The entries must be retyped exactly, down to the last line.

----

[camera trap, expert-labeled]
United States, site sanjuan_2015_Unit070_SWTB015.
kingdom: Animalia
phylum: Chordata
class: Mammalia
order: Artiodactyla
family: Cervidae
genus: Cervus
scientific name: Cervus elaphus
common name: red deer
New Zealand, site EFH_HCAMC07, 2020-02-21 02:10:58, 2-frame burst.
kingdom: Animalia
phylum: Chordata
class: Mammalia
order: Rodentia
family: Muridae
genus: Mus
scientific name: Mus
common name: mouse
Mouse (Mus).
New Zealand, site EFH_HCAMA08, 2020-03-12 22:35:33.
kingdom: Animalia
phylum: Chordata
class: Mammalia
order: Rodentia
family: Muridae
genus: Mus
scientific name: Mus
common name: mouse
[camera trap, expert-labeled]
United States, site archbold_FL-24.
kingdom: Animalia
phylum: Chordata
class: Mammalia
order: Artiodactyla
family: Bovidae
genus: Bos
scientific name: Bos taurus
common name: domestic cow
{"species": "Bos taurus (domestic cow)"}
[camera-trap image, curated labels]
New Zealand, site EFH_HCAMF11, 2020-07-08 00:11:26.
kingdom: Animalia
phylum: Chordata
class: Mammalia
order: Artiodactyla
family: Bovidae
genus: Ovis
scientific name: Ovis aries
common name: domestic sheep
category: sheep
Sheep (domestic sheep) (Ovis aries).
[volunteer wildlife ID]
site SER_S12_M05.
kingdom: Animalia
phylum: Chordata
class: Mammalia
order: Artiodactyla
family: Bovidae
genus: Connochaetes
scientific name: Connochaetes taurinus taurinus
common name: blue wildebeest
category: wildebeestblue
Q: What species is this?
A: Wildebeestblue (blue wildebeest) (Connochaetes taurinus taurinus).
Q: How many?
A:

----

Result below:
[camera trap, expert-labeled]
United States, site sanjuan_2015_Unit070_SWTB015.
kingdom: Animalia
phylum: Chordata
class: Mammalia
order: Artiodactyla
family: Cervidae
genus: Cervus
scientific name: Cervus elaphus
common name: red deer
New Zealand, site EFH_HCAMC07, 2020-02-21 02:10:58, 2-frame burst.
kingdom: Animalia
phylum: Chordata
class: Mammalia
order: Rodentia
family: Muridae
genus: Mus
scientific name: Mus
common name: mouse
Mouse (Mus).
New Zealand, site EFH_HCAMA08, 2020-03-12 22:35:33.
kingdom: Animalia
phylum: Chordata
class: Mammalia
order: Rodentia
family: Muridae
genus: Mus
scientific name: Mus
common name: mouse
[camera trap, expert-labeled]
United States, site archbold_FL-24.
kingdom: Animalia
phylum: Chordata
class: Mammalia
order: Artiodactyla
family: Bovidae
genus: Bos
scientific name: Bos taurus
common name: domestic cow
{"species": "Bos taurus (domestic cow)"}
[camera-trap image, curated labels]
New Zealand, site EFH_HCAMF11, 2020-07-08 00:11:26.
kingdom: Animalia
phylum: Chordata
class: Mammalia
order: Artiodactyla
family: Bovidae
genus: Ovis
scientific name: Ovis aries
common name: domestic sheep
category: sheep
Sheep (domestic sheep) (Ovis aries).
[volunteer wildlife ID]
site SER_S12_M05.
kingdom: Animalia
phylum: Chordata
class: Mammalia
order: Artiodactyla
family: Bovidae
genus: Connochaetes
scientific name: Connochaetes taurinus taurinus
common name: blue wildebeest
category: wildebeestblue
Q: What species is this?
A: Wildebeestblue (blue wildebeest) (Connochaetes taurinus taurinus).
Q: How many?
A:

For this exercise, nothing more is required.